§ Aim
Please write out the records word for word, starting at the line that contains "When looking at" and ending at the line that contains "0.98 meters", with both of those lines included.
___ Records
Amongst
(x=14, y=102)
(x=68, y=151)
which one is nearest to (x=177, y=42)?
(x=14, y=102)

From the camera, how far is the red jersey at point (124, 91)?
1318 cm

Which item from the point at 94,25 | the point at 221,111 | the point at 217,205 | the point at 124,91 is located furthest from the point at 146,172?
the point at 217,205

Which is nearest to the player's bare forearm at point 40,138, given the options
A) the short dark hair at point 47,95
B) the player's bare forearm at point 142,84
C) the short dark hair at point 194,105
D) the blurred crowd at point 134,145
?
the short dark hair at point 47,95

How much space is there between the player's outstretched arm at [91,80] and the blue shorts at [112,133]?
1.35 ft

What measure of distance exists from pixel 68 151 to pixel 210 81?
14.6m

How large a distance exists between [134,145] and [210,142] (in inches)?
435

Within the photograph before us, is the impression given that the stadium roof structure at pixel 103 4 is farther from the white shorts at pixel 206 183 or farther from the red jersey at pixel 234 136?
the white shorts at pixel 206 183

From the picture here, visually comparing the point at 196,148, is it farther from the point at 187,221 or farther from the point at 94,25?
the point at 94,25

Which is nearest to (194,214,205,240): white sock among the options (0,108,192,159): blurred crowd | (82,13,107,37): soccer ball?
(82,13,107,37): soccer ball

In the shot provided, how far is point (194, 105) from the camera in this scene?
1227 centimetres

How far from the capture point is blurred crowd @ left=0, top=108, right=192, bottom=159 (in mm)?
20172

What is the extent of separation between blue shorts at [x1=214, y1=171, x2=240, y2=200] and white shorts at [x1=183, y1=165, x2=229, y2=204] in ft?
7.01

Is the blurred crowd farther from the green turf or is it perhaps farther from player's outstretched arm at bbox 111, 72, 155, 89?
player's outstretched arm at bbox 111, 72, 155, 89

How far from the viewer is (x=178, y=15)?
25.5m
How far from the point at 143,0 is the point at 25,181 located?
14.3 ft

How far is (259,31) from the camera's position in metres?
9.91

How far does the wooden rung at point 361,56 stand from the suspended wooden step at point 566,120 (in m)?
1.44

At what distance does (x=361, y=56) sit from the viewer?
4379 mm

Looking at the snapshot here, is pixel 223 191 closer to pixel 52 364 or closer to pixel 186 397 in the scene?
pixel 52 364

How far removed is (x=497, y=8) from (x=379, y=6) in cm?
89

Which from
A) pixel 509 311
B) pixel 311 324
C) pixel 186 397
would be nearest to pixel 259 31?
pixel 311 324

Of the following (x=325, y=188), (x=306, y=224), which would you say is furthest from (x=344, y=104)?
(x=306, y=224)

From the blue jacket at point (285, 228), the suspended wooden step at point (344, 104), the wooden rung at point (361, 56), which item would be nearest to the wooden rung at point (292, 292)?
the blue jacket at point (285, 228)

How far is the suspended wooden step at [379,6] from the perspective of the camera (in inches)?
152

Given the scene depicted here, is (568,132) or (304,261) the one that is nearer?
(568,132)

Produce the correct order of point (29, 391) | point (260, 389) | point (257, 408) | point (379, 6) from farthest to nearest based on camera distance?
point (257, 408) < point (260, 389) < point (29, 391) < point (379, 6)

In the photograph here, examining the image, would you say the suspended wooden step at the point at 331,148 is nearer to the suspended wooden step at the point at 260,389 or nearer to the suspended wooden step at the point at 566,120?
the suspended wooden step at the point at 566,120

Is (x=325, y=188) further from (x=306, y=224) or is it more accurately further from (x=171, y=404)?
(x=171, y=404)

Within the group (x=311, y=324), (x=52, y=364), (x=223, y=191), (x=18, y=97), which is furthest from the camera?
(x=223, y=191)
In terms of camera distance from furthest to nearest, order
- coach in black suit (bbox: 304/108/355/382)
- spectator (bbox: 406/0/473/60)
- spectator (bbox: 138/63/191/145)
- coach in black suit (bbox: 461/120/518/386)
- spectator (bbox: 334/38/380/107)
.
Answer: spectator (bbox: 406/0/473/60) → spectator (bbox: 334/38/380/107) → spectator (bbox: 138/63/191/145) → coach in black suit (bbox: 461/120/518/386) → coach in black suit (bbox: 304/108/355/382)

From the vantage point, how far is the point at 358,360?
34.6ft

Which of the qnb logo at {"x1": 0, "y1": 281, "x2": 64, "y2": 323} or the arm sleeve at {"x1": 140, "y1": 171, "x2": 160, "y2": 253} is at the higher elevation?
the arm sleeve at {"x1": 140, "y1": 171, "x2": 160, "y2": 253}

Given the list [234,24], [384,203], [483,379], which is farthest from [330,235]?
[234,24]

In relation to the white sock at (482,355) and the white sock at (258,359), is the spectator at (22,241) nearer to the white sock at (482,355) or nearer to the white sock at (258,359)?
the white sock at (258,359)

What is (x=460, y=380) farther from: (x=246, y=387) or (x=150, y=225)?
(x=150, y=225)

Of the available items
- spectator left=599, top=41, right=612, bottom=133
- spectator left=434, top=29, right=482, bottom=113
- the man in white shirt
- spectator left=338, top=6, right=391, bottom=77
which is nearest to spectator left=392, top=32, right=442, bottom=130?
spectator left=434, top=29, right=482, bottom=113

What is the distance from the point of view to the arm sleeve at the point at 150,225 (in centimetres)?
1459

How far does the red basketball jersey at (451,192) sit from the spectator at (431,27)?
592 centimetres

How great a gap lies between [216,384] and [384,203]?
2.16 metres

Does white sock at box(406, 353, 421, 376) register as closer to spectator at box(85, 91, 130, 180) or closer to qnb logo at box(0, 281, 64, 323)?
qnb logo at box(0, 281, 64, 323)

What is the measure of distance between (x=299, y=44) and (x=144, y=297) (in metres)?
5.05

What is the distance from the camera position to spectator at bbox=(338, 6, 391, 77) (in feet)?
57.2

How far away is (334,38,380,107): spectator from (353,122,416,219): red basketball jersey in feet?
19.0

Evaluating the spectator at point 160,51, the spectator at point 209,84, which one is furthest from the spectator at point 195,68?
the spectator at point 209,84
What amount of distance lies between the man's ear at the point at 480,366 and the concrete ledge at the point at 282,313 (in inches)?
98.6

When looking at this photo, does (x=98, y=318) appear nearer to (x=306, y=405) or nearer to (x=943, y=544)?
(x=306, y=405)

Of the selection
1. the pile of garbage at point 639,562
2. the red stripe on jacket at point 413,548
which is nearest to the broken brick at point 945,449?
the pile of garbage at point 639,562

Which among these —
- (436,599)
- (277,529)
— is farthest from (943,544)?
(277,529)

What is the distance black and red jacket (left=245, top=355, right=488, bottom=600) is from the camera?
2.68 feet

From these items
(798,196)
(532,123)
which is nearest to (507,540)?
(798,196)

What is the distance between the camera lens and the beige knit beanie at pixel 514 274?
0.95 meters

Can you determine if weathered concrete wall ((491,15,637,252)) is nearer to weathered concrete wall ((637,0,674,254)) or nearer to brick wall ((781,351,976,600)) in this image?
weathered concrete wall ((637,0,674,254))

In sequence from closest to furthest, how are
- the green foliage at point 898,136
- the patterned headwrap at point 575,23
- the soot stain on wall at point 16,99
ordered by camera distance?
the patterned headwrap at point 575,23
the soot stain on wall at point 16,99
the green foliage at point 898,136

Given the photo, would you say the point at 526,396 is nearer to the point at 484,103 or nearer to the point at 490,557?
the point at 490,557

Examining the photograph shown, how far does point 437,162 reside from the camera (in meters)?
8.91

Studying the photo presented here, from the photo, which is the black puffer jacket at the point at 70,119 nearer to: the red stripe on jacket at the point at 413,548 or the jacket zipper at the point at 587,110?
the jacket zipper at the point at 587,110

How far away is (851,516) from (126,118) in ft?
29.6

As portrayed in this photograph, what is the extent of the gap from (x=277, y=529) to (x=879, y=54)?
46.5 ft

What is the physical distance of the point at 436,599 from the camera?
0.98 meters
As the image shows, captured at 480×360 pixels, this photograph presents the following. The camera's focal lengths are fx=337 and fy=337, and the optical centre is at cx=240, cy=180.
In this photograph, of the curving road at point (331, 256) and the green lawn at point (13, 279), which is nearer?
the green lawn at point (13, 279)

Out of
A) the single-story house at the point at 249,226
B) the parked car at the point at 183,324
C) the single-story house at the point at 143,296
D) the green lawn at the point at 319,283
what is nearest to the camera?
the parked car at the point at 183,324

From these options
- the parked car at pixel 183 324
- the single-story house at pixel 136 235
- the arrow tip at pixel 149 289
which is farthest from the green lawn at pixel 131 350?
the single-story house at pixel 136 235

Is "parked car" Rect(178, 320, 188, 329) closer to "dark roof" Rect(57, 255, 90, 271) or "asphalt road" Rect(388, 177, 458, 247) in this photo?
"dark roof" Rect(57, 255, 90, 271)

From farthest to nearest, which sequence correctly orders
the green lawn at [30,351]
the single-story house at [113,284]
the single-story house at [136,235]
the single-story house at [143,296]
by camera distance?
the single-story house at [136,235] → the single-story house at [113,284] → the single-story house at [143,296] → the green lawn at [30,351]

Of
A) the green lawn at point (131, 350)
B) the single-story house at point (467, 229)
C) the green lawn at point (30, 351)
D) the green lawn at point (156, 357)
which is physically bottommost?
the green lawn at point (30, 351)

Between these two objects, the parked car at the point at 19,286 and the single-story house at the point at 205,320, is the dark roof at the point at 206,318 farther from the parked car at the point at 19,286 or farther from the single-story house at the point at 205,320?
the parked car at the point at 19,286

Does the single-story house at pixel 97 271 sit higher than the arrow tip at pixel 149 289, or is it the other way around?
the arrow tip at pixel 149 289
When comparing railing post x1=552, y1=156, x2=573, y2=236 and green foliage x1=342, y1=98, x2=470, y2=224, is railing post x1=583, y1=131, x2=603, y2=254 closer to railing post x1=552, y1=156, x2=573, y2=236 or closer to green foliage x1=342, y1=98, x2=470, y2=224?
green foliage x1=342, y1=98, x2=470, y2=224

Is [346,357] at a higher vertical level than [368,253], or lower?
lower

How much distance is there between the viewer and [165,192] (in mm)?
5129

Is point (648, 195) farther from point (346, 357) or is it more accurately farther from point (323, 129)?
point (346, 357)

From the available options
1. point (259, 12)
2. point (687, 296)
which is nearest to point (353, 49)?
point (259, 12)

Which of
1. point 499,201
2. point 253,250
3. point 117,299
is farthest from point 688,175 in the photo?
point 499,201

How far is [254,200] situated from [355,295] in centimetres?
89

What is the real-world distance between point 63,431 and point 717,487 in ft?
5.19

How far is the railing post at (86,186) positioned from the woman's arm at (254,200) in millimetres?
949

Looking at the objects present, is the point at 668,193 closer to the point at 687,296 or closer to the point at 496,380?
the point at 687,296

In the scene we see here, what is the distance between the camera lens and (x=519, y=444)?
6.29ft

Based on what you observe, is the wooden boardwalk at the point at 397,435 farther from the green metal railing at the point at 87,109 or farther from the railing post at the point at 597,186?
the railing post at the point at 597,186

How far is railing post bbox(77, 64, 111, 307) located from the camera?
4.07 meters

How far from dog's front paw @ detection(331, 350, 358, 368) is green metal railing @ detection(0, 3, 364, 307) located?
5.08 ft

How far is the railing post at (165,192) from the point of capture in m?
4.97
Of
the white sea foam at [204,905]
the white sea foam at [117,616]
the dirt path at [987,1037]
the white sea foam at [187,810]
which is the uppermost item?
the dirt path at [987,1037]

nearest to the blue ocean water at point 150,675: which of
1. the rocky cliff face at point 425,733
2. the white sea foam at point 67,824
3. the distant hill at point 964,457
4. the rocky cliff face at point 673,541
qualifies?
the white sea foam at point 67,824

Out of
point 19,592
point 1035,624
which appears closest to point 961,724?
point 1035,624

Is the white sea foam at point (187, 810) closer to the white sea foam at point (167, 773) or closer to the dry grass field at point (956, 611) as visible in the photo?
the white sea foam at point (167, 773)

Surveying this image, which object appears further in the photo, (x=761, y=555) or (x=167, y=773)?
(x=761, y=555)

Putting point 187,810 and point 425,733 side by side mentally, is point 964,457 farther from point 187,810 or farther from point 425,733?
______
§ Full solution
When looking at this photo, does (x=98, y=318) appear nearer to (x=306, y=405) or nearer to (x=943, y=544)?
(x=306, y=405)

Of the selection
1. the pile of garbage at point 639,562
2. the red stripe on jacket at point 413,548
which is nearest to the broken brick at point 945,449?
the pile of garbage at point 639,562

Which among these —
- (436,599)
- (277,529)
— is farthest from (943,544)?
(277,529)

What is the distance black and red jacket (left=245, top=355, right=488, bottom=600) is from the camera?
2.68 feet

From these items
(798,196)
(532,123)
which is nearest to (507,540)?
(798,196)

What is the distance between the camera lens and the beige knit beanie at pixel 514 274?
0.95 meters

Can you determine if weathered concrete wall ((491,15,637,252)) is nearer to weathered concrete wall ((637,0,674,254)) or nearer to brick wall ((781,351,976,600)) in this image?
weathered concrete wall ((637,0,674,254))

In sequence from closest to furthest, how are
- the green foliage at point 898,136
- the patterned headwrap at point 575,23
- the soot stain on wall at point 16,99
ordered by camera distance?
the patterned headwrap at point 575,23
the soot stain on wall at point 16,99
the green foliage at point 898,136

Given the photo, would you say the point at 526,396 is nearer to the point at 484,103 or nearer to the point at 490,557?
the point at 490,557

Examining the photograph shown, how far does point 437,162 reside from the camera (in meters)?
8.91

Studying the photo presented here, from the photo, which is the black puffer jacket at the point at 70,119 nearer to: the red stripe on jacket at the point at 413,548 or the jacket zipper at the point at 587,110?
the jacket zipper at the point at 587,110

How far away is (851,516) from (126,118) in ft?
29.6

As portrayed in this photograph, what is the extent of the gap from (x=277, y=529) to (x=879, y=54)?
46.5 ft

What is the physical distance of the point at 436,599 from the camera?
0.98 meters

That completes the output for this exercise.